Summary: ProViz is a tool for the visualization of protein–protein interaction networks, developed by the IntAct European project. It provides facilities for navigating in large graphs and exploring biologically relevant features, and adopts emerging standards such as GO and PSI-MI.
Availability: ProViz is available under the GPL and may be freely downloaded. Source code and binaries are available at http://cbi.labri.fr/eng/proviz.htm
Analysis of protein–protein interaction (PPI) networks requires a combination of algorithmic and visualization tools, ideally integrated within a software platform that is itself integrated with access to local and distant data banks. We present a software tool called ProViz that provides highly interactive visualization of large networks of interactions, integrated with the IntAct data model (Hermjakob et al., 2004a). ProViz is similar in purpose to PIMrider (Legrain et al., 2001), Osprey (Breitkreutz et al., 2003), and other visualization or analysis tools (Tucker et al., 2001; Lappe et al., 2001; Koike and Rzhetsky, 2000; Shannon et al., 2003).
OVERVIEW OF ProViz
Graph drawing and interactive graph exploration are active domains in computer science and many tools are available for this task. Adaptation of these tools and techniques to the specific needs of biologists exploring PPI networks is a current effort in bioinformatics. The challenge is to add valuable information and functions that enable the user to discover interesting biological relations hidden within the data.
ProViz improves over existing work by providing a fast, scalable, open tool with extensive plugins, that integrates emerging standards for representing biological knowledge in a biologist-oriented interface.
Intended use. ProViz is designed with an understanding of the ways that biologists prefer to work. It may be used for exploring large graphs in order to identify proteins and interactions of interest, either through keyword search or through analysis of the combinatorial structure of the network; for comparing graphs from different strains or species over orthologous sets of genes; for extracting views and subgraphs for further analysis; and for clustering related proteins and interactions (see examples in Supplementary Material). ProViz is highly interactive, providing screen updates within 50 ms on standard workstations while manipulating graphs with a million elements.
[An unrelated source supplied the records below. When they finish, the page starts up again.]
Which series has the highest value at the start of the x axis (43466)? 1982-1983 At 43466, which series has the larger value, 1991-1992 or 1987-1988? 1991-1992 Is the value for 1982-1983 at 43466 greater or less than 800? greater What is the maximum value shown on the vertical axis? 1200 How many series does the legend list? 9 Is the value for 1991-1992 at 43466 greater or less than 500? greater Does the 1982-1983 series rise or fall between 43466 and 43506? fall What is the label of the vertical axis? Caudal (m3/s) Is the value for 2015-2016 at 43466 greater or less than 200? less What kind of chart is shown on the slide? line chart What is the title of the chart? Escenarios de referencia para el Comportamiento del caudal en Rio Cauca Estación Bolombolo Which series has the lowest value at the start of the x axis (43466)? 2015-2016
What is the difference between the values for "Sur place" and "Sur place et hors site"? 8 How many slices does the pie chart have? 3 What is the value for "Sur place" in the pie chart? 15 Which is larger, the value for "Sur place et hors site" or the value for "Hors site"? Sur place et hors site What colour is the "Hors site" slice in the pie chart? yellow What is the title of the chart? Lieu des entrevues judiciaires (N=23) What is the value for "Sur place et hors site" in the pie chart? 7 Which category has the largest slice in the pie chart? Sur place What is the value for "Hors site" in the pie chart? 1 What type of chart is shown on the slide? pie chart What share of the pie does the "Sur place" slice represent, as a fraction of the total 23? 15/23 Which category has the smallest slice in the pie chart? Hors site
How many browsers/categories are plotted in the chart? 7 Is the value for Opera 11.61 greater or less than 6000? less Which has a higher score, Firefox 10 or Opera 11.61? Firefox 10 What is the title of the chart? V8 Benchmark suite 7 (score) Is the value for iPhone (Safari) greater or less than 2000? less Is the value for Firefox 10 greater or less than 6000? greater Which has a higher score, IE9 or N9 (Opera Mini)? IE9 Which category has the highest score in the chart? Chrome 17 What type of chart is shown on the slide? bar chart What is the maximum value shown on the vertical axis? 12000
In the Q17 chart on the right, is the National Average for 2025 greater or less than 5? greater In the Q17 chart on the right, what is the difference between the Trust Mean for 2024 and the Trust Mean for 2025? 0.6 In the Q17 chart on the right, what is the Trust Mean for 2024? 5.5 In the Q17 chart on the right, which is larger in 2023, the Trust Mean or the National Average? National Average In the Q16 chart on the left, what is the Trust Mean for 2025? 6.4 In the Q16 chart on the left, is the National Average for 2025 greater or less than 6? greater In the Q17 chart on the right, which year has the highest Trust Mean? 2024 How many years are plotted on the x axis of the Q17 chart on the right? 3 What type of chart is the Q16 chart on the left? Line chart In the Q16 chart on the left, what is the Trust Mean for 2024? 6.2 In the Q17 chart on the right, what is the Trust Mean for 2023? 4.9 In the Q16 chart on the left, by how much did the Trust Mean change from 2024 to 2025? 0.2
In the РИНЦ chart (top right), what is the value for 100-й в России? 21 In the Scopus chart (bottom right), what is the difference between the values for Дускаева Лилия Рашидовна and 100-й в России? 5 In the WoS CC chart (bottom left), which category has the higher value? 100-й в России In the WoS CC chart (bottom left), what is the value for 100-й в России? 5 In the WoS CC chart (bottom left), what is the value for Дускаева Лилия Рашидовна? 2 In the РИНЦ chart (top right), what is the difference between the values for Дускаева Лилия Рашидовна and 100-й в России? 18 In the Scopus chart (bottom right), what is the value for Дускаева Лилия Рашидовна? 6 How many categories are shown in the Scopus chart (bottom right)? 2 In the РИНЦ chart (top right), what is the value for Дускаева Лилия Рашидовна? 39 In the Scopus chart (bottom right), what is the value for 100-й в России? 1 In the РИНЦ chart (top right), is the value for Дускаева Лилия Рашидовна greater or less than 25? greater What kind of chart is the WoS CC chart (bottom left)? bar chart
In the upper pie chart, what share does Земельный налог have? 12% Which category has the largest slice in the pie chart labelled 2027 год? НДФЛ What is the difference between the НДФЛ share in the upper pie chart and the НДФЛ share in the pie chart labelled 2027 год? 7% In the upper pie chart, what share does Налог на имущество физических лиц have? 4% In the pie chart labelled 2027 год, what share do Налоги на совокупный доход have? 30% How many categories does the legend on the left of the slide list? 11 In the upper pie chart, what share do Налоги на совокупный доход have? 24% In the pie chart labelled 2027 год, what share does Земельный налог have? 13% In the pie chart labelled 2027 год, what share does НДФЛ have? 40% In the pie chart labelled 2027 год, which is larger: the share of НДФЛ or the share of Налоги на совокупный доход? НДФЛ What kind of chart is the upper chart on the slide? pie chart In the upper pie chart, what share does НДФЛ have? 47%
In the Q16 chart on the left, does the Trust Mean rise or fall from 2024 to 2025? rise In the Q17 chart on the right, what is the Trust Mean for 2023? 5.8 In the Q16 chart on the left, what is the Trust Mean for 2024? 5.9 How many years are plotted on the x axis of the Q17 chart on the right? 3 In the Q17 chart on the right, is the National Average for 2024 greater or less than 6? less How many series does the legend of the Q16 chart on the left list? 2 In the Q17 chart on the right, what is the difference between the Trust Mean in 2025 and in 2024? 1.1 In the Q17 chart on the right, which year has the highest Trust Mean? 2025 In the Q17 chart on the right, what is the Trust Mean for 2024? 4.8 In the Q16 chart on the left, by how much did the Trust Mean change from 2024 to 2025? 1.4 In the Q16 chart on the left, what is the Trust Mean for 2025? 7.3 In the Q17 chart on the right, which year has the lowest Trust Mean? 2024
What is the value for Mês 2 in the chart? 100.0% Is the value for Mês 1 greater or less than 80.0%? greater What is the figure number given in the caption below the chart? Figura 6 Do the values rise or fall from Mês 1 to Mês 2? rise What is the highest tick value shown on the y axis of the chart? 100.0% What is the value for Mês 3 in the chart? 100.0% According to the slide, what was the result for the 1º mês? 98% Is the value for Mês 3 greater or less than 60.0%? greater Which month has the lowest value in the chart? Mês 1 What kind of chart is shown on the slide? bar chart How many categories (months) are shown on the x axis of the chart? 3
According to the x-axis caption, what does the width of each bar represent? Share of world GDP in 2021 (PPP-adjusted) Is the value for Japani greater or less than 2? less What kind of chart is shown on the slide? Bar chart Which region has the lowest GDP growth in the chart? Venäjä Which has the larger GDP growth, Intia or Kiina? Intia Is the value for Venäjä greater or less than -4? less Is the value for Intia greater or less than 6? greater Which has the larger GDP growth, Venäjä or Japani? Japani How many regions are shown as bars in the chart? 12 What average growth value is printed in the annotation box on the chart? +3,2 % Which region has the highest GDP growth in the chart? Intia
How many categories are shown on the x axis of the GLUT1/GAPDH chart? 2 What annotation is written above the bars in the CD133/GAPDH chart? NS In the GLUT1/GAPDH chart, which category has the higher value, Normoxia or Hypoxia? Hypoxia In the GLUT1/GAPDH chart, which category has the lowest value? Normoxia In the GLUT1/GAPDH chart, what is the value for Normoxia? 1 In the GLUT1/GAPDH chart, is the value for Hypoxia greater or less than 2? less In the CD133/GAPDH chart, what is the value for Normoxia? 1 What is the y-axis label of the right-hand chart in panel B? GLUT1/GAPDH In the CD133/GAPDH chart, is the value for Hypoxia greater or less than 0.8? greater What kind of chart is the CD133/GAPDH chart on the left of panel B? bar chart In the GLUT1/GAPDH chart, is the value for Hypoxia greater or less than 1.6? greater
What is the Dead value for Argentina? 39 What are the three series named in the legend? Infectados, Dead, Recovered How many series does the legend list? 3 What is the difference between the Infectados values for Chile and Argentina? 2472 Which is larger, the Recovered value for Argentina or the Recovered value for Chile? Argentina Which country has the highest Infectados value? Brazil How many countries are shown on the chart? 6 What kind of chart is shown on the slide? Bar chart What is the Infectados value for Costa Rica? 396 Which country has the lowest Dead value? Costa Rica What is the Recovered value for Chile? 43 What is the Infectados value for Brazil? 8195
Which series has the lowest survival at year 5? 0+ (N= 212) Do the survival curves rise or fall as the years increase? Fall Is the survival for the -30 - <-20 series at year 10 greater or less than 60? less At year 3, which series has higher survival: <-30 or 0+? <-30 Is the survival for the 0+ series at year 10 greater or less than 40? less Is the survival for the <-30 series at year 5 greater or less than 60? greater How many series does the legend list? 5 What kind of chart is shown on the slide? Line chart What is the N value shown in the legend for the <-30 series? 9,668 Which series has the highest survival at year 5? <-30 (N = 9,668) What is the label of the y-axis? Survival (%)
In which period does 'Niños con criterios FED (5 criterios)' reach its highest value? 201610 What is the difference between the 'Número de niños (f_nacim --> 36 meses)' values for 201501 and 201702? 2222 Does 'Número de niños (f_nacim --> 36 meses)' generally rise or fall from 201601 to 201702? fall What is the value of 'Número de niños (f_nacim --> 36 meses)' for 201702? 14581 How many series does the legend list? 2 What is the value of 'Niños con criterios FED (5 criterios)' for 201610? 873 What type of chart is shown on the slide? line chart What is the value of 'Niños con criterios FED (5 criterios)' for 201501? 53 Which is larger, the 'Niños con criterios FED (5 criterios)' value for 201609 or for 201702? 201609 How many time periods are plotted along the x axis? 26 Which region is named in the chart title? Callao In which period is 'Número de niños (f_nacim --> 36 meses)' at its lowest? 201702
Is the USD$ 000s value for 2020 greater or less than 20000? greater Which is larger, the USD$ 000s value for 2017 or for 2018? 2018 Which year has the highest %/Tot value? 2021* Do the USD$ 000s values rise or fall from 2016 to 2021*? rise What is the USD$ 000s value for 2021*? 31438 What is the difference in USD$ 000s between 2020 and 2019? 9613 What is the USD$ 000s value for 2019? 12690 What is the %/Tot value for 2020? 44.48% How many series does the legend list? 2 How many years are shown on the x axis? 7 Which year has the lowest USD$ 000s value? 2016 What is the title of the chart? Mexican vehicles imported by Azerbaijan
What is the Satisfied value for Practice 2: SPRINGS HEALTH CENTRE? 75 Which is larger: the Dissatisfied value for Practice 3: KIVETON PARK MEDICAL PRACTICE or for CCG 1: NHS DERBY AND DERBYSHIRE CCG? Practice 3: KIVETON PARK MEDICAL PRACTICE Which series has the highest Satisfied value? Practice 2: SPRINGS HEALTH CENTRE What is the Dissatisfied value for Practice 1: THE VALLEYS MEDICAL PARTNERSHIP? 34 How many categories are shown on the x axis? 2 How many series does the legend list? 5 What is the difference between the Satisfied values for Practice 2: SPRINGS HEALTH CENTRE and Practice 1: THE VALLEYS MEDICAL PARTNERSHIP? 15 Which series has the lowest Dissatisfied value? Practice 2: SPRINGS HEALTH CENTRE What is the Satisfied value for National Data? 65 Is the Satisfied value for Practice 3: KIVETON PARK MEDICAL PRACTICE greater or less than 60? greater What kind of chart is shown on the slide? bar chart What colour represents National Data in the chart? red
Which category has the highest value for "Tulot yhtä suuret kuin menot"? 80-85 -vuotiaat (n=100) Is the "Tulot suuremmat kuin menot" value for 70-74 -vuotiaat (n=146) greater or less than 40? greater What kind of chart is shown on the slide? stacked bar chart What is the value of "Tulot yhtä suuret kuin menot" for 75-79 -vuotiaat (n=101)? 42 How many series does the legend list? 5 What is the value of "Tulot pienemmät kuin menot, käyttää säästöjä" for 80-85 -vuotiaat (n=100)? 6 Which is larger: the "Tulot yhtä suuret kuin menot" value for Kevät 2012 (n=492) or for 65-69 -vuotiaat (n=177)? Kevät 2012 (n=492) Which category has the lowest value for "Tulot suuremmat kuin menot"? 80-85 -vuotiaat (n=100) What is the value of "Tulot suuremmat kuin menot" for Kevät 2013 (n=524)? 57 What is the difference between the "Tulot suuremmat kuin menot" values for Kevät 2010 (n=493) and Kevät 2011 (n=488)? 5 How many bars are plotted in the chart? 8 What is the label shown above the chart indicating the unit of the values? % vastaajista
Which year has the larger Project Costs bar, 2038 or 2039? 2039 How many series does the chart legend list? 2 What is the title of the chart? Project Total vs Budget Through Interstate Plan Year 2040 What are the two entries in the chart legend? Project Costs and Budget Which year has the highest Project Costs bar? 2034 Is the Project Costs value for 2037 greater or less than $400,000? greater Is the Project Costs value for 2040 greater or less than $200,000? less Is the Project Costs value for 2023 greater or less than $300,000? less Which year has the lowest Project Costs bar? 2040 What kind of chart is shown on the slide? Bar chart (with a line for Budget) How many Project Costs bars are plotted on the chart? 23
ProViz can be a content-type helper for interaction database query results in PSI-MI format (Hermjakob et al., 2004b). Name-based or sequence-based queries to the IntAct federated database of protein–protein interactions produce networks that ‘link out’ to ProViz for detailed study, and protein nodes and interaction edges link back in to IntAct web services.
User interface. The ProViz screen is intentionally uncluttered (Fig. 1). The right half of the screen displays the current view of the current graph; the different views available are selected through the use of tabs above the window. Above this window in the tool bar are buttons for changing the layout of the current view. The mouse can be used to select elements or to move elements, and the mouse wheel can be used to zoom in or out and to pan the image. Below are buttons for cloning and for closing the view. Four tabs are available on the left: Views, for information about existing views; Node Ontology, for selecting proteins based on GO terms; Edge Ontology, for selecting interactions based on controlled vocabularies; and Properties, for viewing the complete set of properties associated with a node or edge element.
Views. Subgraphs produced by selection, filtering or clustering are automatically organized into views that can be manipulated independently and used to produce subsequent views. Each view has its own layout and zoom, and views can be used to compare different analyses of the same interaction network. Views are organized in a tree, a quotient graph whose nodes are individual subgraphs.
Layout algorithms. Of the dozens of layout algorithms in the plugin library, three were chosen for direct use based on their capacity to highlight biologically pertinent information. GEM (Frick et al., 1994) is an efficient directed force-based graph drawing algorithm. It groups related nodes and can be used to quickly identify proteins with a given role, or for visualizing protein complexes. Hierarchical layout (Messinger et al., 1991) reveals ancestral relationships between nodes and is useful when looking for cascade-type interactions or comparison to metabolic pathway data. Circular layout is a neutral choice that does not attribute any semantics to edge relations.
Integrating controlled vocabularies. ProViz uses GO and PSI-MI controlled vocabularies for describing proteins and interactions. Users employ these vocabularies when building views of interaction networks by manual filtering or through the use of clustering plug-ins. In Figure 1, we see the property list for the node corresponding to yeast Rad16 (nucleotide excision repair protein), including GO evidence, gene names and external links.
Tulip development platform. ProViz development is based on the Tulip platform (Auber, 2003), designed for management and three-dimensional display of large graphs. It provides a rich set of operations on graphs: metric computation, node and edge layout, selection, extraction of view and subgraphs, and labeling of nodes and edges with arbitrary sets of attributes. Operations specific to the application domain are provided by means of software plugins. Any program using Tulip can add to the core features by providing its own domain-specific plugins. Tulip is written in C++ and uses Qt and OpenGL for enhanced portability.
This work is supported by EU grant number QLRI-CT-2001−00015 under the RDD programme ‘Quality of Life and Management of Living Resources’.